Using Survey Best Practices to Support a new Product Launch

by
Philip Cleave
on
October 17, 2019

When you are looking to launch a new product to market, it’s essential to be able to approximate the potential sales opportunity available to you and determine the size of market you can penetrate. If you can do this, it will help shape and scale the approach you take for your launch strategy and increase the chances of your product being successfully embraced by the market.

Surveys can help determine the true market size for a new product launch

While at first glance the potential addressable market for your product offering might seem to include a large volume of people, it’s important to realise that most of these individuals will not immediately adopt or accept your offering.

Determine market size for a new product launch with online surveys

Therefore, if you are to estimate the true market size for your product launch, it’s imperative to identify who within your potential addressable market will actually use your product based on a problem or need that it’s able to solve for them.

Online surveys are an invaluable and efficient research tool in enabling you to achieve this, by asking questions that help determine who, how and why people in your target market might want to use your product. Consequently, this will enable you to forecast the likely impact of your new product in the market place.

Best practices to follow when determining the market size for your new product launch

While there are numerous methods you can use to determine your market size, online surveys offer the most cost-effective, convenient and direct route, by simply asking people if they are interested in your product offering.

However, there are three best practices you should always keep in mind if you’re to ensure the greatest degree of accuracy in determining your market size.

Best practices for determining the market size for your new product launch unsing online surveys

1) Quantitative data is easier to measure than qualitative data:

While qualitative data can be useful when you are trying to get a valuable insight into what people are feeling, it’s less effective when you need hard facts, such as in trying to determine a market size.

For this you’re better off using quantitative questions, which are more likely to result in data that is simpler to convert into objective, numbers-based analysis that you can more easily measure.

For example, when investigating and examining the potential market size for a new product, you will want to find out more about peoples’ preferences and behaviours. In this scenario, you may use similar questions to those below to find out more about the potential buying patterns of your target audience:

  • Do you ever purchase _______?
  • If yes, how often do you purchase _______?
  • What is your typical budget for _______?
  • Where do you go when you are looking for _______?

To help provide further analysis of your target audiences’ behaviours, preferences and emotions you may like to mix these up with Likert Scale questions. These rating style questions typically offer respondents 5 answer options ranging from Strongly Agree to Strongly Disagree, which will give you another way of measuring what your target audience is thinking.

2) Carefully review all your questions prior to distributing your survey:

Before conducting any survey and even more so for one whose responses you will use as the basis for determining a market for a new product, it’s prudent to review all your questions. Firstly, you’ll want to ensure your overall survey is not too long, so your respondents don’t fall victim to survey fatigue. And secondly, you’ll need your questions to be worded and structured in a way that best supports the answers you are looking to get back.

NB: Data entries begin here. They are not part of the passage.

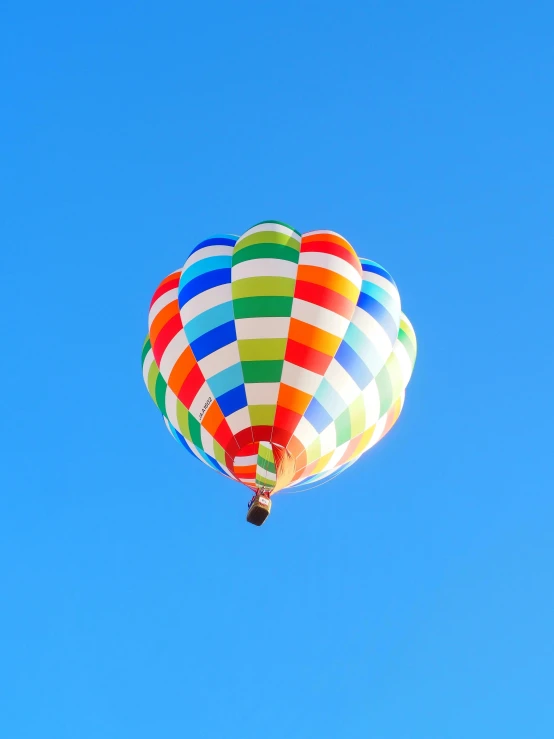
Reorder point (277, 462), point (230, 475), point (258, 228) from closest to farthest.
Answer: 1. point (277, 462)
2. point (230, 475)
3. point (258, 228)

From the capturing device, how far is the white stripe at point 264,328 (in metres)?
14.0

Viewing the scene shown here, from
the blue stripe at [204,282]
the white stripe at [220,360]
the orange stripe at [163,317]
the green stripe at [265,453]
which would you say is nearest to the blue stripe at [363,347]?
the white stripe at [220,360]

For example, surveys that are created for the purpose of collecting data to help inform market size estimation are the most effective when they include demographic and population segmentation questions. This will enable you to get a clearer picture of your respondents’ gender, age, income, level of education, residency location and other key factors that are pivotal in determining your true target market size.

All these factors can have a major bearing on purchasing decisions, so you’ll need to be as clear as you can when presenting demographic and segmentation questions to your respondents.

3) Avoid leading questions:

Again, this is important for any survey, particularly when you are trying to estimate market size from your survey insights.

Leading questions are by their very nature, questions that will persuade respondents to answer in one way or another.

For example, “Would you purchase a home if it meant you could live forever?”

Since most people will be interested in living in a home that they own, and most people fear death, this question would be biased with more respondents likely to answer “yes”.

More tools to help determine and validate the market for your new product launch

Depending on the online survey provider you are working with, there are more tools which can help you to identify the right target audience and demographics for your product.

One of the most effective is Consumer Panels, which allows you to buy responses to your survey’s questions from a Live Consumer Audience, drawn globally from a range of panel owners that includes publishers, media outlets and market research agencies. As the service is extremely fast, often generating responses inside an hour, it can provide an invaluable way to quickly determine and validate if there is a sizeable and profitable enough market for your new product. For more information about how to buy responses and how this can help you with your market research, why not take a look at our Consumer Panels page.

We’ve already touched on the importance of accuracy when you are trying to determine your target market. So, another tool that can help you in this process is the sample size calculator. This can help you to calculate how many responses you would need to validate your assumptions, based on the population size of your target market. To find out more about how this works and try out some test calculations for yourself, you might like to try our Sample Size Calculator.

Creating the conditions for a smooth and successful new product launch

Launching a new product to market is a major undertaking for any business, that will always carry some level of risk. However, with the use of a survey, the right best practices to support this and a review of some of the other survey tools available, you will be much clearer about the size of market and audience you need to reach, and in a better position to deliver a successful product launch.